Working data
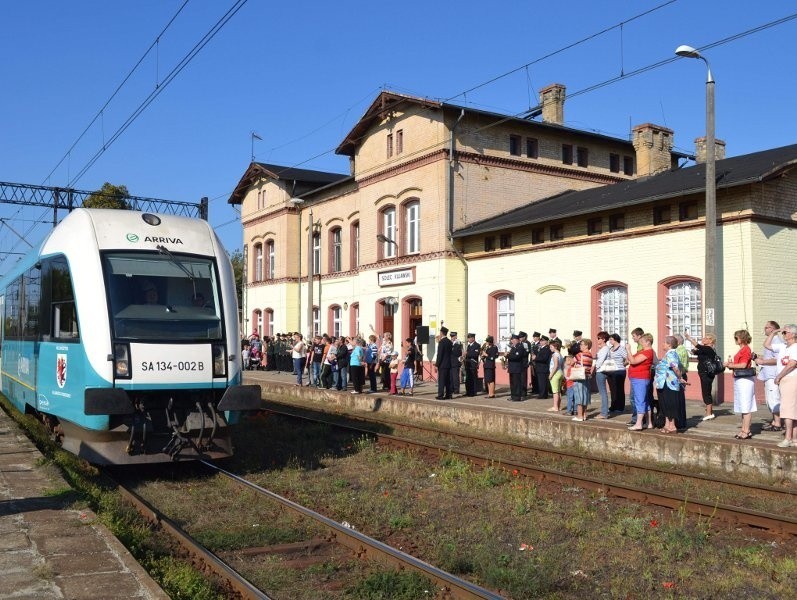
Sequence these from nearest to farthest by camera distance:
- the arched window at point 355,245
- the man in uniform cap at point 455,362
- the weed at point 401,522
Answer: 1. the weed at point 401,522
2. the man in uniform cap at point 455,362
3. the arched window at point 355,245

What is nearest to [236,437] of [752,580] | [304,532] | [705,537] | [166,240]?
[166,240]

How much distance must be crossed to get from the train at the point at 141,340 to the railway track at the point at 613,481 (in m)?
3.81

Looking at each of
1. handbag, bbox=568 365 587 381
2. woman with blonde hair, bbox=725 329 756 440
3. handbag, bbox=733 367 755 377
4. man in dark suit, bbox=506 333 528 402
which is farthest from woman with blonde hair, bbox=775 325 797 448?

...

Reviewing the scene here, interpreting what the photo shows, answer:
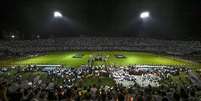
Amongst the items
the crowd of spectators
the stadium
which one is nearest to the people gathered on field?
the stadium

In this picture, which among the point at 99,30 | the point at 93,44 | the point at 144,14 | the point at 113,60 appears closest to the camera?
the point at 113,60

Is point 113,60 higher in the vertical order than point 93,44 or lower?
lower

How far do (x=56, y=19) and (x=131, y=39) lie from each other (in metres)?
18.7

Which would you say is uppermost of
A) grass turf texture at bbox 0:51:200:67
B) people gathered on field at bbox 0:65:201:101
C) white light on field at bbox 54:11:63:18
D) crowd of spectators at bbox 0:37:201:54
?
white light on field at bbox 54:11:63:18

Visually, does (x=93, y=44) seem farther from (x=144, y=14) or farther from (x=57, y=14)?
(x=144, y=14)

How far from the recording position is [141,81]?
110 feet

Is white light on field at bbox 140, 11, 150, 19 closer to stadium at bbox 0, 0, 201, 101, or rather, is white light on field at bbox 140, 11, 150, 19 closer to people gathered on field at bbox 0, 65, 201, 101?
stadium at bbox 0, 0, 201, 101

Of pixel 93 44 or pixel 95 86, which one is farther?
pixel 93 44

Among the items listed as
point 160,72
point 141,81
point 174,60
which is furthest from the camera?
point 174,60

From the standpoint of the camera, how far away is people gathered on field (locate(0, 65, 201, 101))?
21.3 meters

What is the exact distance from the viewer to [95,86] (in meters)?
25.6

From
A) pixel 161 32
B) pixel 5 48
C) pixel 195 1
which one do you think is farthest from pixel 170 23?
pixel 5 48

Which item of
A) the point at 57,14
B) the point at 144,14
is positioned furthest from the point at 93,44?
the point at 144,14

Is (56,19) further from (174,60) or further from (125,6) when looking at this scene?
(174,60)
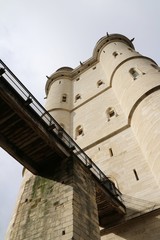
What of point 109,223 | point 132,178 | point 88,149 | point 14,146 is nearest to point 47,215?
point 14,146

Exercise instructions
Transcribe the records verbatim, from the line containing "Sequence these from" up to and including the line containing "which is farthest".

In response
Sequence these from nearest to farthest by camera distance:
- the arched window at point 355,245
- the man in uniform cap at point 455,362
- the weed at point 401,522
Answer: 1. the weed at point 401,522
2. the man in uniform cap at point 455,362
3. the arched window at point 355,245

What is nearest to [236,437] of [752,580] | [304,532] | [705,537] | [166,240]?
[166,240]

How much distance must be crossed to get from the train at the point at 141,340 to the railway track at the point at 613,481 (in m)?
3.81

Looking at each of
1. handbag, bbox=568 365 587 381
2. woman with blonde hair, bbox=725 329 756 440
3. handbag, bbox=733 367 755 377
4. man in dark suit, bbox=506 333 528 402
which is farthest from woman with blonde hair, bbox=775 325 797 448?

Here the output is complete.